Quoted passage -
PyTorch implementation of speech embedding net and loss described here: https://arxiv.org/pdf/1710.10467.pdf.
Also contains code to create embeddings compatible as input for the speaker diarization model found at https://github.com/google/uis-rnn
The TIMIT speech corpus was used to train the model, found here: https://catalog.ldc.upenn.edu/LDC93S1, or here, https://github.com/philipperemy/timit
- PyTorch 0.4.1
- python 3.5+
- numpy 1.15.4
- librosa 0.6.1
- webrtcvad
- pydub
WebRTC VAD and pydub are required to run the real-time speaker identification application.
The python WebRTC VAD found at https://github.com/wiseman/py-webrtcvad is required to create run dvector_create.py, but not to train the neural network.
Change the following config.yaml key to a regex containing all .WAV files in your downloaded TIMIT dataset. The TIMIT .WAV files must be converted to the standard format (RIFF) for the dvector_create.py script, but not for training the neural network.

Supplied records -
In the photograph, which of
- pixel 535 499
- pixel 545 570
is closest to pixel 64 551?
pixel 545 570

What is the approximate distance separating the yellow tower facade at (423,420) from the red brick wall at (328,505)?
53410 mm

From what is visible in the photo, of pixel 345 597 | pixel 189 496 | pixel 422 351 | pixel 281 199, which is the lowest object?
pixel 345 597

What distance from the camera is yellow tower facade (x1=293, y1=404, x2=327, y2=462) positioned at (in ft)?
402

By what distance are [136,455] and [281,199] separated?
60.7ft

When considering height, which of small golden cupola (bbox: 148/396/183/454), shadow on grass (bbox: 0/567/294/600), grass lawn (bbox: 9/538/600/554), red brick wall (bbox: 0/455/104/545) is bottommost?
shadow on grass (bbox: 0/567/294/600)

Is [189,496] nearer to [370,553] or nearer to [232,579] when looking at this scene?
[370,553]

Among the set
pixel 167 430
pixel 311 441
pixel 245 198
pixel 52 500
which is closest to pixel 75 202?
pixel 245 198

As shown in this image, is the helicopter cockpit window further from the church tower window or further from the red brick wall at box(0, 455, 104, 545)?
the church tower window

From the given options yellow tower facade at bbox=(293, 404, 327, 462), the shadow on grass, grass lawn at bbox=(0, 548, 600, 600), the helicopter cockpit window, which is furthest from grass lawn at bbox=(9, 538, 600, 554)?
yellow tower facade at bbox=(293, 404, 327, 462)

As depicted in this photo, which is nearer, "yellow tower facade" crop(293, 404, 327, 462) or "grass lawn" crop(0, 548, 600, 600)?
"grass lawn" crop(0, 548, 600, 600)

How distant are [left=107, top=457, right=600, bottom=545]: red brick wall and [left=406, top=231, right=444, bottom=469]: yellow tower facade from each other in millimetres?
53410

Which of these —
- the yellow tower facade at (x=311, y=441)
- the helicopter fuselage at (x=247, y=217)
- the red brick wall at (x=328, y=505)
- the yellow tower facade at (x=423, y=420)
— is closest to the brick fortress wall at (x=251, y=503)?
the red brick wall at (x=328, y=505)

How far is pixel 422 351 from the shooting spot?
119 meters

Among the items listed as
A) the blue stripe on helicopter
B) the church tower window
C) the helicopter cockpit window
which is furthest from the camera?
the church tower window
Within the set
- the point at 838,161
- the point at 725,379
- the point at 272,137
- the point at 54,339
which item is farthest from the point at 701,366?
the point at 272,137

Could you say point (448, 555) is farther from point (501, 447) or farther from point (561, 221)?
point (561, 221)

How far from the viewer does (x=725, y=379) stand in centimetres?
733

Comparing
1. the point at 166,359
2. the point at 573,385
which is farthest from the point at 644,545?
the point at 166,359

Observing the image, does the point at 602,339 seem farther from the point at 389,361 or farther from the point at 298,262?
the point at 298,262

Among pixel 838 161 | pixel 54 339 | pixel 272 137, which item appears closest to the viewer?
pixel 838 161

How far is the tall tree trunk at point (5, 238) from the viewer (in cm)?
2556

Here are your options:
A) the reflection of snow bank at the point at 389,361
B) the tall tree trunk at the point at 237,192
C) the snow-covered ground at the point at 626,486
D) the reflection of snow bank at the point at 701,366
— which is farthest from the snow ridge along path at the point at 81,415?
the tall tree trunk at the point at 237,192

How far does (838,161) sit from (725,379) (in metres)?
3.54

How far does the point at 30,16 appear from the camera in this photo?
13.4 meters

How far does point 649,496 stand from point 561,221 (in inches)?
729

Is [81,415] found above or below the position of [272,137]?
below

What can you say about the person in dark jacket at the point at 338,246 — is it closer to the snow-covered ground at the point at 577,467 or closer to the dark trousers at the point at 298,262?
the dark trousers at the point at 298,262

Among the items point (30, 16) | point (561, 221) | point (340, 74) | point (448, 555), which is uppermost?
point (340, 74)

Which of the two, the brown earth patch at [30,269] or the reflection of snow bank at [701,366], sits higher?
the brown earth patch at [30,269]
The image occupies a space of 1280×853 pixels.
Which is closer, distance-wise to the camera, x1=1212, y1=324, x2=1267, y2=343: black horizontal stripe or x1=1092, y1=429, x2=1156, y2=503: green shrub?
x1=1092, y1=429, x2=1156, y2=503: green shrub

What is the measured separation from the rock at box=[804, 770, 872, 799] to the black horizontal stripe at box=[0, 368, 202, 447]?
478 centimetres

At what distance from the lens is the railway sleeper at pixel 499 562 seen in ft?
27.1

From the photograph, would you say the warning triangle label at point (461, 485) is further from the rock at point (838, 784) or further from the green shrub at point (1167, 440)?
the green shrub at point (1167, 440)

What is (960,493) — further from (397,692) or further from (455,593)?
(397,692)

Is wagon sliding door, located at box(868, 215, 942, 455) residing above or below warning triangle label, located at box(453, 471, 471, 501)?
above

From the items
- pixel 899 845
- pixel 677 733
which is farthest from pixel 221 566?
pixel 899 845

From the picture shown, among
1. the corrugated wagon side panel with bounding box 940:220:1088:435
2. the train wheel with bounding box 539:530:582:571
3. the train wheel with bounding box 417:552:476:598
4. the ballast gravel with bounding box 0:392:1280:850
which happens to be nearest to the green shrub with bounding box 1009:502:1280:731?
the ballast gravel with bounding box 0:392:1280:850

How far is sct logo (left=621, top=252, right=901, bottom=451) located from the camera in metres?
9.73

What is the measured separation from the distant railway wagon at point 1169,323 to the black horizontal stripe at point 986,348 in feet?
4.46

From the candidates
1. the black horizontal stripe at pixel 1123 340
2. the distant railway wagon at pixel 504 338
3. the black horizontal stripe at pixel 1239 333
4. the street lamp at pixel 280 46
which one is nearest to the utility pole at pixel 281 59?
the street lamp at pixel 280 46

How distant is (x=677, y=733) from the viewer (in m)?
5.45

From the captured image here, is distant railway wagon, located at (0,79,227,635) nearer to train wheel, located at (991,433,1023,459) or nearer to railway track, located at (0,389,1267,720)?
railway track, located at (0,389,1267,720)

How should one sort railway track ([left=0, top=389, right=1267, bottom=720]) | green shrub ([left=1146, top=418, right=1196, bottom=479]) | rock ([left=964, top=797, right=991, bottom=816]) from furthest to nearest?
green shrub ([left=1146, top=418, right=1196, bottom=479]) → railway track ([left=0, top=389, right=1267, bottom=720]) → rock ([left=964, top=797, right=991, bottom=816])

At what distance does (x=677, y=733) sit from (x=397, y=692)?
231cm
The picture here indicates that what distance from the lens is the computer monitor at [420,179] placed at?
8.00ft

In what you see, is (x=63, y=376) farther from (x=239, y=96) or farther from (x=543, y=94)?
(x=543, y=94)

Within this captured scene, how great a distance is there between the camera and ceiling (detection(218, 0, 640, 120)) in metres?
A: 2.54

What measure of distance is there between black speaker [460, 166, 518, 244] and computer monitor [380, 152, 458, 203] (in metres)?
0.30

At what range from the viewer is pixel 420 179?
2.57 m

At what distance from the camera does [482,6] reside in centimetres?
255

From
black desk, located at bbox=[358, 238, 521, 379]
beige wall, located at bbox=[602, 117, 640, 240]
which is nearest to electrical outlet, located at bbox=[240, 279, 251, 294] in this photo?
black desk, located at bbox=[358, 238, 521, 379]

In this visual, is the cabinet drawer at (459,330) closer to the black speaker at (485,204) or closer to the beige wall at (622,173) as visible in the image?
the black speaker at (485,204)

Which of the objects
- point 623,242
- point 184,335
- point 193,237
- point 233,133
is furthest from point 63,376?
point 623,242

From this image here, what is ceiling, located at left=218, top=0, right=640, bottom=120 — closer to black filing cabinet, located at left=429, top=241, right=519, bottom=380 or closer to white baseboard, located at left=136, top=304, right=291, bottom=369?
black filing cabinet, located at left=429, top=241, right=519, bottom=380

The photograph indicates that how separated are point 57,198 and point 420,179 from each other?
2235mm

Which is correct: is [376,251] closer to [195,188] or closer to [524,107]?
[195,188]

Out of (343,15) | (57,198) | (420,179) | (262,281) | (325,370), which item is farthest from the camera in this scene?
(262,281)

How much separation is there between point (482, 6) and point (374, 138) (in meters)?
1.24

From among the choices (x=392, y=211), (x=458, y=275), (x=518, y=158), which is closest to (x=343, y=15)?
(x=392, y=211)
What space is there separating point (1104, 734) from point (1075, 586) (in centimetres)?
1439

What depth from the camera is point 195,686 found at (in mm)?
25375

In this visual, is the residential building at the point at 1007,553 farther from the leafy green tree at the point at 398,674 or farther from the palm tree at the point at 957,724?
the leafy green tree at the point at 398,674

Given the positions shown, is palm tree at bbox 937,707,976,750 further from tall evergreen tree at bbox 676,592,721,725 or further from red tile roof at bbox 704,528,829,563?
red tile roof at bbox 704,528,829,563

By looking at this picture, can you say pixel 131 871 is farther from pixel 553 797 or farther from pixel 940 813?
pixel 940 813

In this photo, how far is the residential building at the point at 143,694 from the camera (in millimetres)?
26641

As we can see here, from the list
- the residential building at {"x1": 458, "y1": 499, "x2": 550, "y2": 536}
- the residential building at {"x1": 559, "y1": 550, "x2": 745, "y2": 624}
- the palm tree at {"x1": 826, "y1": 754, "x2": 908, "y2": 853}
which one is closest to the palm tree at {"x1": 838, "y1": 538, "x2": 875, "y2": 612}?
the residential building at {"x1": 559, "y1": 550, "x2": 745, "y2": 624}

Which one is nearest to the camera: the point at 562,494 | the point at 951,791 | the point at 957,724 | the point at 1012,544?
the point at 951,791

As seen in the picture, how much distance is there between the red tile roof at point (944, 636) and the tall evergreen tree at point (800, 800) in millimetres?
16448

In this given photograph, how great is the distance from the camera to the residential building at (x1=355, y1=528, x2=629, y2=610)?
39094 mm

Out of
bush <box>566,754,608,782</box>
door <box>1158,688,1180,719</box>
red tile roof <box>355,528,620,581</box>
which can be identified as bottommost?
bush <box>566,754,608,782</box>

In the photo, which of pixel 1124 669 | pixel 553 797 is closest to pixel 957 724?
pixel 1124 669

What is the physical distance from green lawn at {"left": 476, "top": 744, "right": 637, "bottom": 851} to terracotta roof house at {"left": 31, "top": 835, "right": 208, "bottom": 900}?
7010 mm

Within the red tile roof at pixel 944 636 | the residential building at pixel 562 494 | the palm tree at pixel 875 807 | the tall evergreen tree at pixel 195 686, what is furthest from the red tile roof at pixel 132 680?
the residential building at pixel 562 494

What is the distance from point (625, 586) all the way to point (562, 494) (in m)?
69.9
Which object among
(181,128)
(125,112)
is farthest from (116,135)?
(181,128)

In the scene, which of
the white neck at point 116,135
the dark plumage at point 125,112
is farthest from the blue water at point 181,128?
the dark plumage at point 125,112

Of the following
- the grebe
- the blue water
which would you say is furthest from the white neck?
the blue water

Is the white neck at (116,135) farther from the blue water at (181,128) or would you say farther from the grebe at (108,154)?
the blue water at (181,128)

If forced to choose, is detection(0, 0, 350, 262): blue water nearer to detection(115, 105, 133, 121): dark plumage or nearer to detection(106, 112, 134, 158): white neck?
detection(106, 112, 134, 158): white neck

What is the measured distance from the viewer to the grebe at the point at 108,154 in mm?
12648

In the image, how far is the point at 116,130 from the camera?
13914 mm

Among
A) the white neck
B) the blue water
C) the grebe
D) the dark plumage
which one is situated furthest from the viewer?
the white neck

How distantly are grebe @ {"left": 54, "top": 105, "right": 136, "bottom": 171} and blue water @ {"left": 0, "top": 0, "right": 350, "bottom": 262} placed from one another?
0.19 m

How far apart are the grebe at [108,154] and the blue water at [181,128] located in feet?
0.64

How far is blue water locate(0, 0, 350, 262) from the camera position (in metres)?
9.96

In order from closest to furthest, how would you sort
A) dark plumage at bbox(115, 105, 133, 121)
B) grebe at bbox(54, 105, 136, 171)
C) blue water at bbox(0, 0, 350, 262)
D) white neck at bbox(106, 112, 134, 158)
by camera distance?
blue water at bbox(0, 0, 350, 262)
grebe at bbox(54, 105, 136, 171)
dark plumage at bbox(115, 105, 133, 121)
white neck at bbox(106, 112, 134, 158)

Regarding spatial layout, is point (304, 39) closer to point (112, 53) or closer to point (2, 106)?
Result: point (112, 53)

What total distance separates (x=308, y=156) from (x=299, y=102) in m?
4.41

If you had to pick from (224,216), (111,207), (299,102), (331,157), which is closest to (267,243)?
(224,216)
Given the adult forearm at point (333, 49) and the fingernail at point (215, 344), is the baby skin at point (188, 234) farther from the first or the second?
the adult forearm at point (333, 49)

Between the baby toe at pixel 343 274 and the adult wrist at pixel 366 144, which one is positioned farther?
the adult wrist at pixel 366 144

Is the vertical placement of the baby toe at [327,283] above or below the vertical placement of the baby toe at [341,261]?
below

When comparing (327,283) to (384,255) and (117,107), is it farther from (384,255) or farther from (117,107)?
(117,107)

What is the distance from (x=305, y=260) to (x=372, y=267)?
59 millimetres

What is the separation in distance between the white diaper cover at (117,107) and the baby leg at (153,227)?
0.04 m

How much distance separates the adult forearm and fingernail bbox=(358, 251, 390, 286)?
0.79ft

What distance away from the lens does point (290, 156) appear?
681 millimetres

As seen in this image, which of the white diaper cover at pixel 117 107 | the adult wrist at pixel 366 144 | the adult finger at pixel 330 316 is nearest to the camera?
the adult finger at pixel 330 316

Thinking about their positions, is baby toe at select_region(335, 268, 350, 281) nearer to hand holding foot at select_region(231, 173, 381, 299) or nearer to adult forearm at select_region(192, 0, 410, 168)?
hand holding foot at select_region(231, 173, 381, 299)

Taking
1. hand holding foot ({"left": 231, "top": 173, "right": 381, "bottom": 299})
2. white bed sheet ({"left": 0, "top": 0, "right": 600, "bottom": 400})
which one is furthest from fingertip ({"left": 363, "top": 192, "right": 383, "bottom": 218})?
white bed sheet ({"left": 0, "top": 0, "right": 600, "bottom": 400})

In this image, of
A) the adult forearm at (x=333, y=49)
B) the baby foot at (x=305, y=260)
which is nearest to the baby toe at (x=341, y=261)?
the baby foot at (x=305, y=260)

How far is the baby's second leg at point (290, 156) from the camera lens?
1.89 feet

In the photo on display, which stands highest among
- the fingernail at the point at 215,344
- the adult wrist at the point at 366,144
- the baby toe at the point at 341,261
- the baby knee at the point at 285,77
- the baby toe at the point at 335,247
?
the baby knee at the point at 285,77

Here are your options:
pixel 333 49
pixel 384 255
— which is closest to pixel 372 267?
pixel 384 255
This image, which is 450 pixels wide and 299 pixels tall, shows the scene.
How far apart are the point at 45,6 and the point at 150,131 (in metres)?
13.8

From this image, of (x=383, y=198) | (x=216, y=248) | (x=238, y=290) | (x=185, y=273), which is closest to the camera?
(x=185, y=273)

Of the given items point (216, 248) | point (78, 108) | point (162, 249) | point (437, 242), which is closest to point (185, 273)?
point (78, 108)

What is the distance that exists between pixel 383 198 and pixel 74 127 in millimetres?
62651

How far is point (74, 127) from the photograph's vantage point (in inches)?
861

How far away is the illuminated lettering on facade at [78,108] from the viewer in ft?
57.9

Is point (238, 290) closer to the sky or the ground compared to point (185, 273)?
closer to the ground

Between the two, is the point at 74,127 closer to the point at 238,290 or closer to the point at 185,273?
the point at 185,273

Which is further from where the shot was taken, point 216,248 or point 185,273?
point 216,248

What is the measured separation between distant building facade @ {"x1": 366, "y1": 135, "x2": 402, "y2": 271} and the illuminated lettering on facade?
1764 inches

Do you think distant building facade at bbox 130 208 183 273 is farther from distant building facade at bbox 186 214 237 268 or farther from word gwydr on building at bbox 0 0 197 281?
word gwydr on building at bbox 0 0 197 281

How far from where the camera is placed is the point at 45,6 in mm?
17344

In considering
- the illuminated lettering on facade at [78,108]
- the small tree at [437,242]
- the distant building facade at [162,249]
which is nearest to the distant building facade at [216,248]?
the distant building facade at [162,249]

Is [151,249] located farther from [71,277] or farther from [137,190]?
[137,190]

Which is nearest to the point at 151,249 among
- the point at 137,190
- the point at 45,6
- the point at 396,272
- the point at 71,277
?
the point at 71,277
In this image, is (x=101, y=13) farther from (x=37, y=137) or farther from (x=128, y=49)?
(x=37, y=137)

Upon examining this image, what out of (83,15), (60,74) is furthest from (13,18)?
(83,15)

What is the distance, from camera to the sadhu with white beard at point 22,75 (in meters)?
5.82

Task 1 -
Could you print the part of the speaker embedding README between "The python WebRTC" and "train the neural network.", inclusive?
Task 2 -
Can you carry on the speaker embedding README from the point where it stops?
The items have no connection to the speaker embedding README.

Exercise answer 1 -
The python WebRTC VAD found at https://github.com/wiseman/py-webrtcvad is required to create run dvector_create.py, but not to train the neural network.

Exercise answer 2 -
unprocessed_data: './TIMIT/*/*/*/*.wav'
Run the preprocessing script:
./data_preprocess.py
Two folders will be created, train_tisv and test_tisv, containing .npy files containing numpy ndarrays of speaker utterances with a 90%/10% training/testing split.
To train the speaker verification model, run:
./train_speech_embedder.py
with the following config.yaml key set to true:
training: !!bool "true"
for testing, set the key value to:
training: !!bool "false"
The log file and checkpoint save locations are controlled by the following values:
log_file: './speech_id_checkpoint/Stats'
checkpoint_dir: './speech_id_checkpoint'
Only TI-SV is implemented.
EER across 10 epochs: 0.0377
Place the enrollment data for each speaker at dataset/chihweif/train_wav/[speaker_id]/*.wav
.
Run
python ./my_preprocess_data.py
to preprocess the enrollment audio samples. The preprocessed data will be located at dataset/chihweif/train_npy
.
Run
python ./my_enroll_speaker.py [model path] dataset/chihweif/train_npy
to create embedding vector of each speaker.
After enrollment run
python ./my_realtime.py [model path] dataset/chihweif/enroll
to perform real-time speaker identification.
After training and testing the model, run dvector_create.py to create the numpy files train_sequence.npy, train_cluster_ids.npy, test_sequence.npy, and test_cluster_ids.npy.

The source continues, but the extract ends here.